Thales Cryogenics has presented the LSF 9599 SADA II flexure cooler in 2005. Based on Thales' well-known moving magnet flexure technology, the LSF 9599 complies with the SADA II specification with respect to performance, envelope and mass. Being the first manufacturer offering a full flexure-bearing supported cooler that fits within the SADA II envelope, Thales Cryogenics has been selected in several new (military) programs with their LSF coolers. For many of these new programs, the cooldown time requirements are more stringent than in the past, whereas at the same time size, complexity and thus thermal mass of the infrared sensor tends to increase. In order to respond to the need created by the combination of these trends, Thales Cryogenics started a development program to optimize cryogenic performance of the LSF 9599 cooler. The main goal for the development program is to reduce the cooldown time, while maintaining the SADA II compatible interface, and maintaining the robustness and proven reliability of the cooler.

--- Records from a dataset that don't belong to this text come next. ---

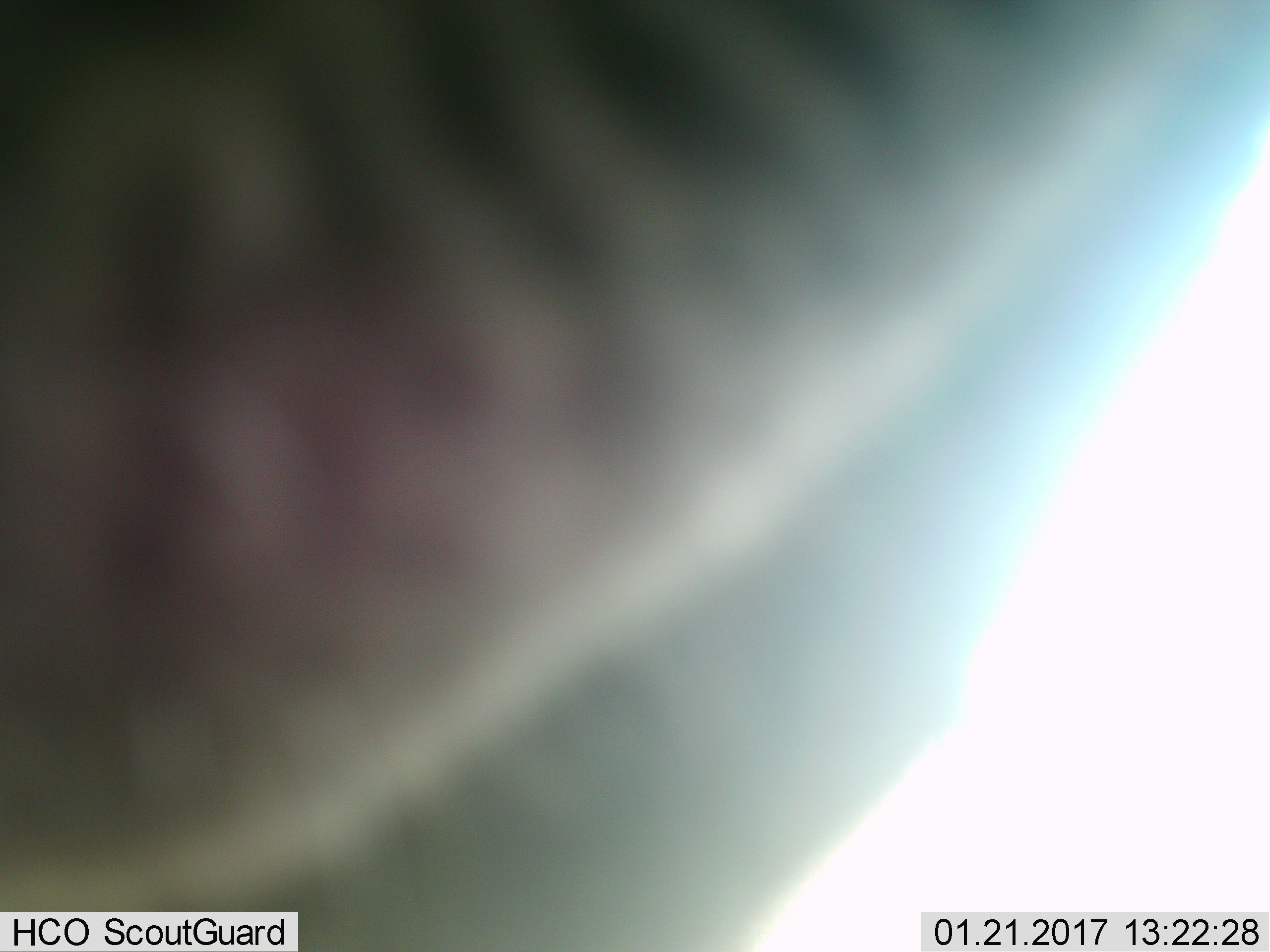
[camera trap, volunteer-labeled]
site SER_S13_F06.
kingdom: Animalia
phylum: Chordata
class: Mammalia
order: Perissodactyla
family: Equidae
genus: Equus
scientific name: Equus quagga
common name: plains zebra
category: zebraplains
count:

Within these constraints, the regenerator was further optimized using among others the experience with mixed-gauze regenerators obtained from our pulse tube research. Using the mixed gauze approach, the heat storage capacity of the regenerator is adapted as a function of the temperature profile over the regenerator, thus giving the optimum balance between heat storage capacity and pressure drop. A novel way of constructing the regenerator further decreases shuttle heat losses and other thermal losses in the regenerator.
This paper describes the first results of the trade-offs and gives an overview of impact on cooldown times and efficiency figures achieved after the regenerator and displacer optimization.